Transcribe exactly the line containing "family: Muridae" plus every later line in the data.

━━━━━ Extracted records ━━━━━

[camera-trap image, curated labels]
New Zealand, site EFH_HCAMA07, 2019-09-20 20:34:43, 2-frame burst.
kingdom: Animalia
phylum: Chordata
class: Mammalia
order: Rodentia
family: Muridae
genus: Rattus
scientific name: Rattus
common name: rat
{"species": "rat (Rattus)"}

━━━━━

(Answer space):
family: Muridae
genus: Rattus
scientific name: Rattus
common name: rat
{"species": "rat (Rattus)"}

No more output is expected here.